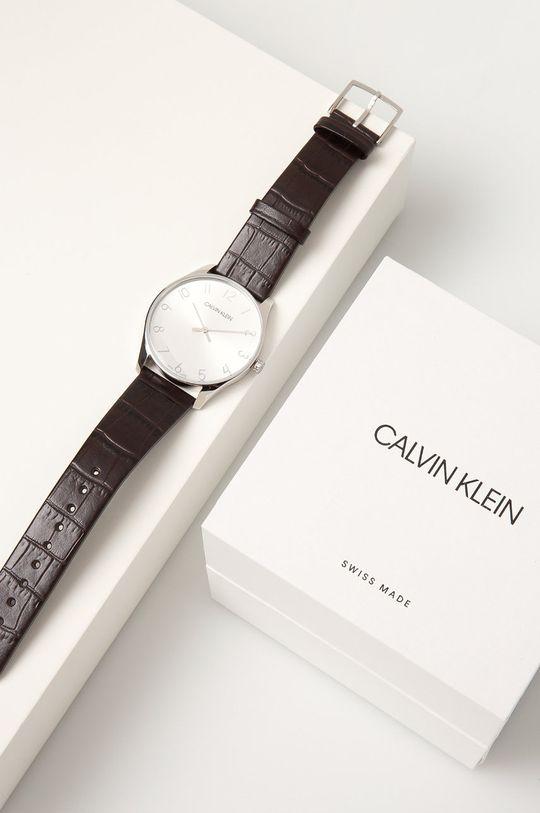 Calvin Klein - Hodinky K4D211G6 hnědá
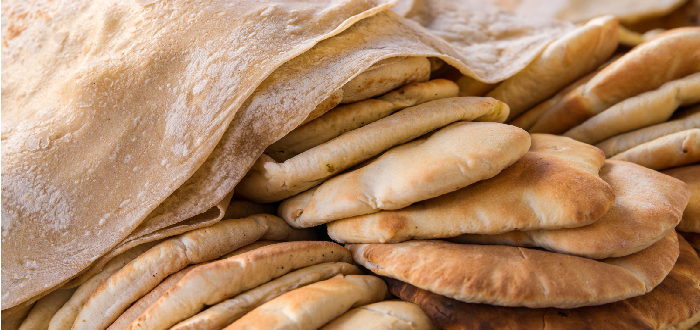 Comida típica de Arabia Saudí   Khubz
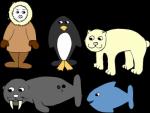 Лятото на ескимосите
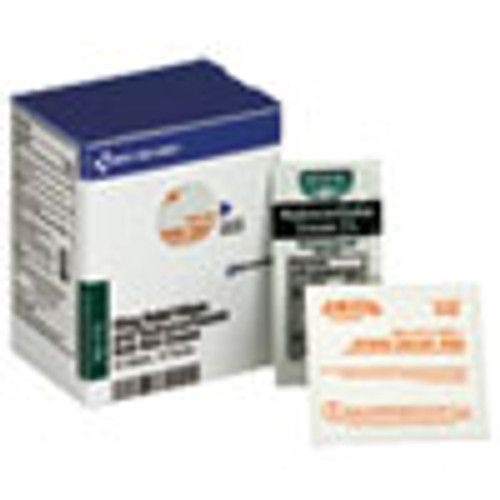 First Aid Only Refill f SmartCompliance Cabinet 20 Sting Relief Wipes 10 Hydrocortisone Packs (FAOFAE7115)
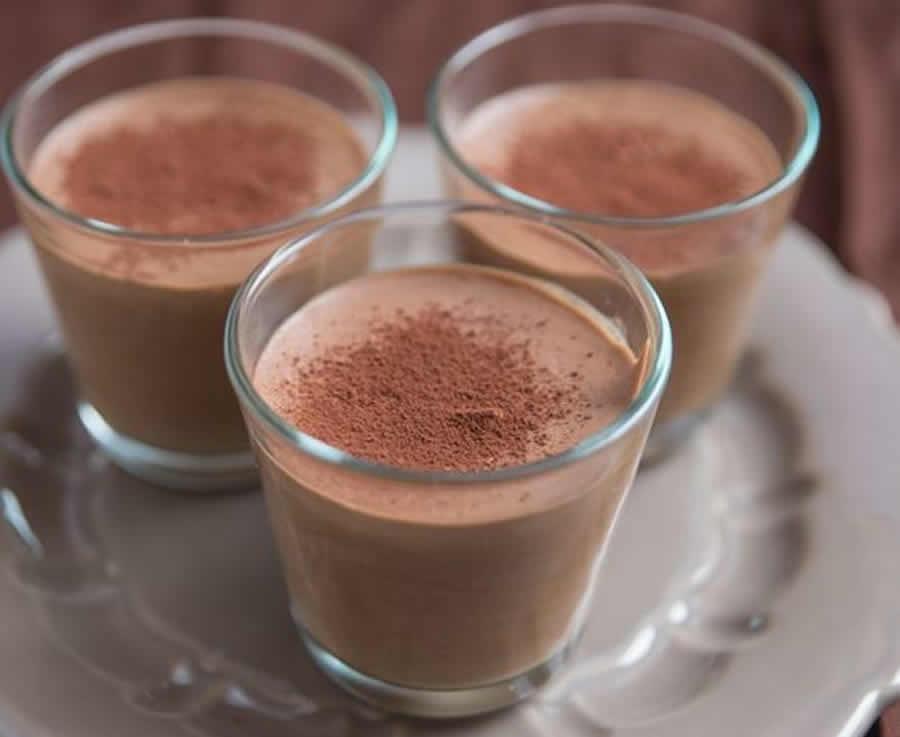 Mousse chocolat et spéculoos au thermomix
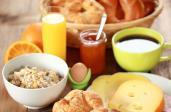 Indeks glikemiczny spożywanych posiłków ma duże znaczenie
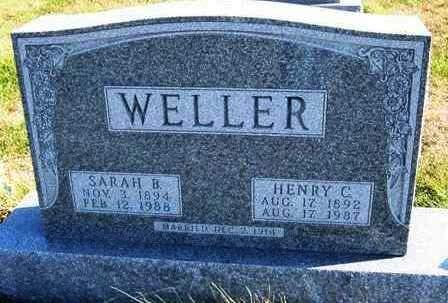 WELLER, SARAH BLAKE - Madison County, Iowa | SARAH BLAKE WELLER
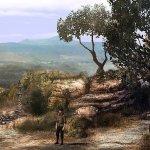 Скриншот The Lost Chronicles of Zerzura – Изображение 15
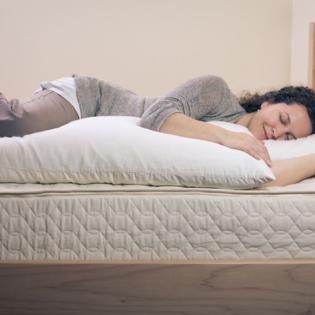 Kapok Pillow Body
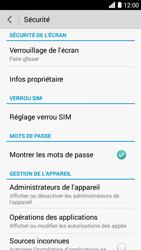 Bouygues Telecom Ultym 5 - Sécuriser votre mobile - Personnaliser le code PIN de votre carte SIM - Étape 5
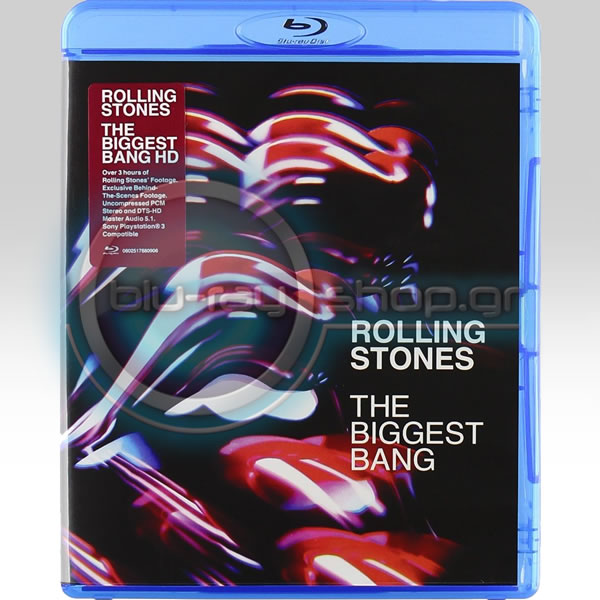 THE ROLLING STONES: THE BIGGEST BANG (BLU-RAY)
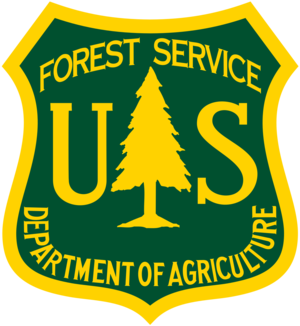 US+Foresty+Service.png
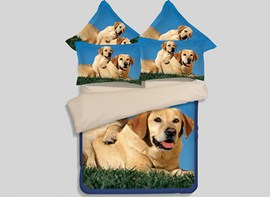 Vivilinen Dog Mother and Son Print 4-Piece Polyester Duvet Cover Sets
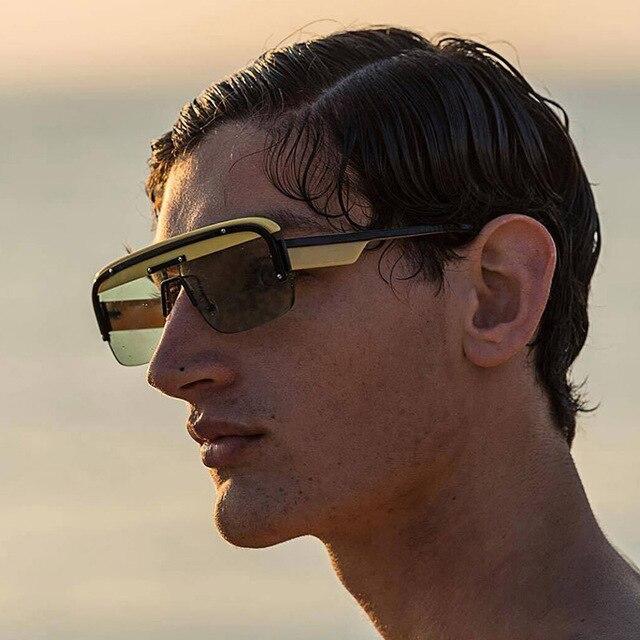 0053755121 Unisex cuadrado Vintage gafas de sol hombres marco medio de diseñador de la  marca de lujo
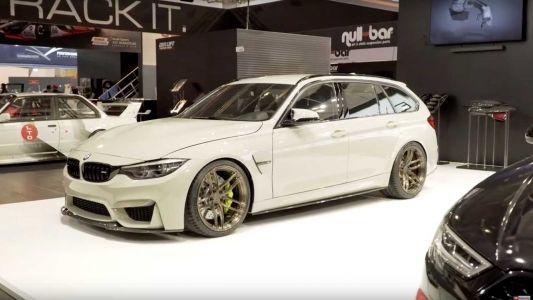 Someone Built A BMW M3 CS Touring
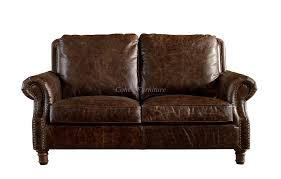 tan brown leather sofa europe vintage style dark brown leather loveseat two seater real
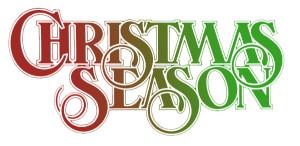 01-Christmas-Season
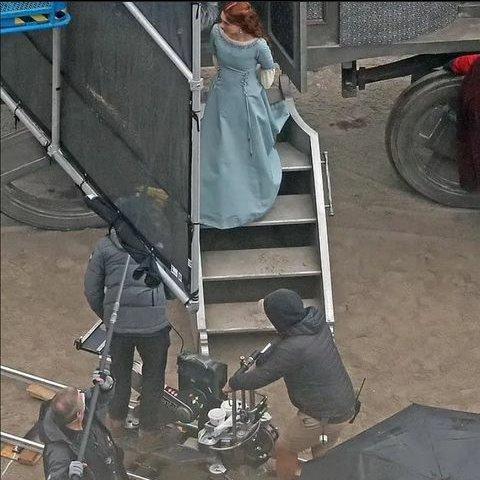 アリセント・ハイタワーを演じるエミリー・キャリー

■ ABOUT THIS EXERCISE: Print the material word for word; images are to be left out.

■ TASK RESPONSE:
 Calvin Klein - Hodinky K4D211G6 hnědá
 Comida típica de Arabia Saudí   Khubz
 Лятото на ескимосите
 First Aid Only Refill f SmartCompliance Cabinet 20 Sting Relief Wipes 10 Hydrocortisone Packs (FAOFAE7115)
 Mousse chocolat et spéculoos au thermomix
 Indeks glikemiczny spożywanych posiłków ma duże znaczenie
 WELLER, SARAH BLAKE - Madison County, Iowa | SARAH BLAKE WELLER
 Скриншот The Lost Chronicles of Zerzura – Изображение 15
 Kapok Pillow Body
 Bouygues Telecom Ultym 5 - Sécuriser votre mobile - Personnaliser le code PIN de votre carte SIM - Étape 5
 THE ROLLING STONES: THE BIGGEST BANG (BLU-RAY)
 US+Foresty+Service.png
 Vivilinen Dog Mother and Son Print 4-Piece Polyester Duvet Cover Sets
 0053755121 Unisex cuadrado Vintage gafas de sol hombres marco medio de diseñador de la  marca de lujo
 Someone Built A BMW M3 CS Touring
 tan brown leather sofa europe vintage style dark brown leather loveseat two seater real
 01-Christmas-Season
 アリセント・ハイタワーを演じるエミリー・キャリー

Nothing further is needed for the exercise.